Çilek kokusu, yazın en masum hatırasıdır.
Bir çocukluk sabahında, rüzgârla savrulan neşedir.
Aşkın en taze hâli, henüz söylenmemiş bir “seni seviyorum” gibi.
Çilek kokusu, geçmişin bir kıyısında unutulmuş gülümsemeyi hatırlatır.
Birinin varlığına duyulan özlemi, onun yokluğunda bile hissedilen sıcaklığı taşır.
Ve bazen, bir sokak köşesinde ansızın duyulan çilek kokusu,
İnsanı yıllar öncesine götürür—bir bakışa, bir gülüşe, bir yaz akşamına.
 
 Çilek kokusu, duyuların en aldatıcı olanı olan koku aracılığıyla geçmişin en derin kıvrımlarına sızan bir hatırlatmadır. Bu koku, yalnızca bir meyvenin aroması değil; aynı zamanda çocukluğun, yazın, bekleyişin ve arzunun sembolik izdüşümüdür. İnsan, çilek kokusunu duyduğunda yalnızca bir tat değil; bir zaman dilimini, bir duyguyu, bir kaybı hatırlar. Çünkü koku, belleğin en sessiz ama en güçlü dilidir—ve çilek, bu dilin en nazik hecesidir.

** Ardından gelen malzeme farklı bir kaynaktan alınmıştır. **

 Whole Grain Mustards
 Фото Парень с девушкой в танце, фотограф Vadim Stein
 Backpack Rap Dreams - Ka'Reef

Çilek kokusu, doğanın estetikle kurduğu ilişkiyi temsil eder. O koku, toprağın sabrıyla, güneşin cömertliğiyle ve zamanın ritmiyle şekillenir. Bu yüzden çilek kokusu, yalnızca bir duyusal haz değil; bir varoluşsal tanıklıktır. Her koklayış, doğanın döngüsüne bir selamdır; çünkü çilek, mevsimliktir—ve mevsim, insanın geçiciliğini hatırlatır. Bu geçicilik, bir eksiklik değil; bir anlamdır. Ve çilek kokusu, bu anlamın en kırılgan metaforudur.

Çilek kokusu, arzunun da dilidir. Tatlılığıyla baştan çıkarır, geçiciliğiyle hüzün verir. Aşk gibi, çilek de önce kokusuyla gelir; sonra tadıyla kalır. Ama o tat, ne kadar yoğun olursa olsun, kokunun vaat ettiği hayalin gerisinde kalır. Çünkü koku, dokunulamaz olanın çağrısıdır. İnsan, çilek kokusunu duyduğunda arzular; ama bu arzu, bir sahiplenme değil, bir özlemdir. Ve özlem, varlığın en derin çatlağında yankılanır.

Sonuçta çilek kokusu, duyuların değil; duyguların işaretidir. O koku, bir bahçeyi değil; bir anıyı taşır. Bir yaz akşamını, bir gülümsemeyi, bir vedayı. İnsan, çilek kokusunu duyduğunda yaşadığını değil; yaşamak istediğini hatırlar. Bu hatırlayış, bir nostalji değil; bir varoluş biçimidir. Çünkü bazı kokular, zamanın ötesinden gelir—ve çilek kokusu, bu ötesizliğin en zarif tanığıdır.